Opinion
2011-11-9
Kreinik Associates, LLC, New York, N.Y. (Daniel G. Heyman of counsel), for appellant.Goldberg Weprin Finkel Goldstein LLP, New York, N.Y. (Neal M. Rosenbloom of counsel), for respondent.
Kreinik Associates, LLC, New York, N.Y. (Daniel G. Heyman of counsel), for appellant.Goldberg Weprin Finkel Goldstein LLP, New York, N.Y. (Neal M. Rosenbloom of counsel), for respondent.
In an action, inter alia, for specific performance of a lease and declaratory relief, and to recover damages for tortious interference with a contract, the defendant Stop & Shop Supermarket Company, LLC, appeals from an order of the Supreme Court, Suffolk County (Emerson, J.), dated June 1, 2010, which denied its motion to dismiss the amended complaint insofar as asserted against it pursuant to CPLR 3211(a)(1) and (7).
ORDERED that the order is affirmed, with costs.
In its complaint, the plaintiff alleged, inter alia, that the defendant Stop & Shop Supermarket Company, LLC (hereinafter Stop & Shop), tortiously interfered with a lease the plaintiff had entered into with the defendant Pina Construction Corporation.
The Supreme Court properly denied that branch of Stop & Shop's motion which was pursuant to CPLR 3211(a)(1) to
dismiss the complaint insofar as asserted against it. “A party seeking to dismiss pursuant to CPLR 3211(a)(1) on the ground that its defense is based on documentary evidence must submit documentary evidence that resolves all factual issues as a matter of law and conclusively disposes of the plaintiff's claim” ( Elow v. Svenningsen, 58 A.D.3d 674, 675, 873 N.Y.S.2d 319; see Leon v. Martinez, 84 N.Y.2d 83, 88, 614 N.Y.S.2d 972, 638 N.E.2d 511). The documentary evidence submitted by Stop & Shop, including various leases and agreements, failed to resolve all factual issues as a matter of law. Contrary to its contention, those documents did not establish the defense that it lacked notice or knowledge of the existence of the lease.
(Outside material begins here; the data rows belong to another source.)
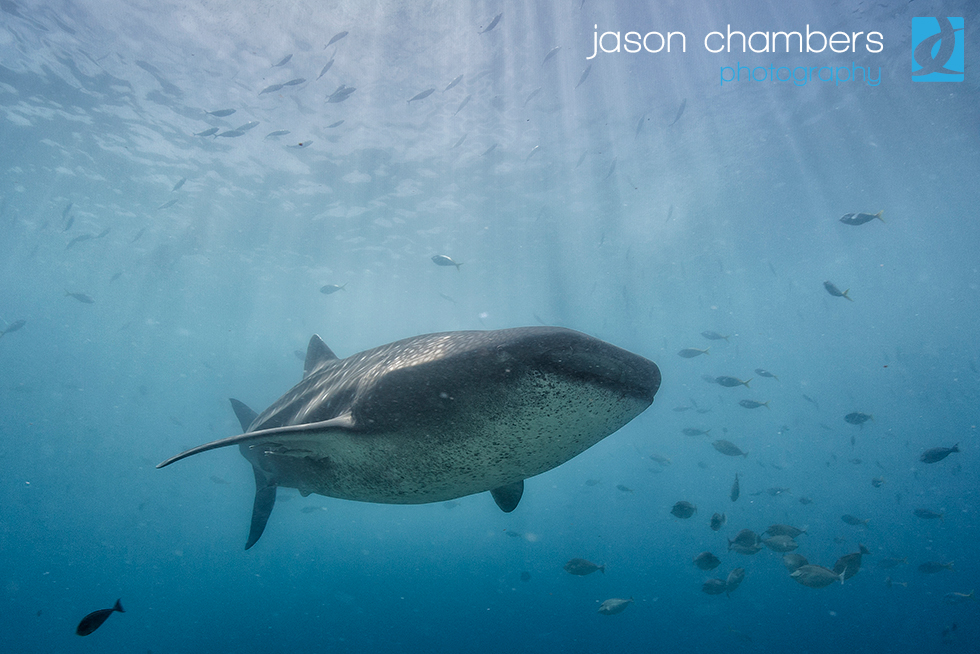 Whale Shark photography Philippines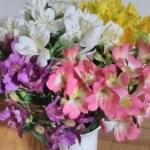 1本にたくさんの花が咲く! アルストロメリアの花束(15本程度)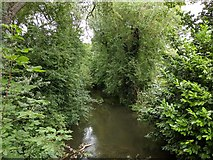 TQ5571 : River Darent viewed from footbridge on Darent Valley Path by Paul Williams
Additionally, the Supreme Court properly denied that branch of Stop & Shop's motion which was pursuant to CPLR 3211(a)(7) to dismiss the complaint insofar as asserted against it on the ground that the plaintiff failed to state a cause of action. When a party moves to dismiss a complaint pursuant to CPLR 3211(a)(7), the standard is whether the pleading states a cause of action ( see Guggenheimer v. Ginzburg, 43 N.Y.2d 268, 275, 401 N.Y.S.2d 182, 372 N.E.2d 17; Foley v. D'Agostino, 21 A.D.2d 60, 64–65, 248 N.Y.S.2d 121). In considering such a motion, the court must “ ‘accept the facts as alleged in the complaint as true, accord plaintiffs the benefit of every possible favorable inference, and determine only whether the facts as alleged fit within any cognizable legal theory’ ” ( Nonnon v. City of New York, 9 N.Y.3d 825, 827, 842 N.Y.S.2d 756, 874 N.E.2d 720, quoting Leon v. Martinez, 84 N.Y.2d at 87–88, 614 N.Y.S.2d 972, 638 N.E.2d 511).
Here, the complaint adequately pleaded a cause of action alleging tortious interference with a contract against Stop & Shop. Stop & Shop asserts that it has a defense to this cause of action inasmuch as it did not have notice or knowledge of the existence of the contract. On a motion made pursuant to CPLR 3211(a)(7), the burden never shifts to the nonmoving party to rebut a defense asserted by the moving party unless the motion is converted into one for summary judgment pursuant to CPLR 3211(c) ( see Sokol v. Leader, 74 A.D.3d 1180, 1181, 904 N.Y.S.2d 153). Thus, the plaintiff was not required to disprove the defense of lack of notice or knowledge. Furthermore, facts essential to the opposition of the motion were in the possession of Stop & Shop, and warranted the denial of the motion ( see CPLR 3211[d]; Peterson v. Spartan Indus., 33 N.Y.2d 463, 354 N.Y.S.2d 905, 310 N.E.2d 513).
Stop & Shop's remaining contentions are without merit.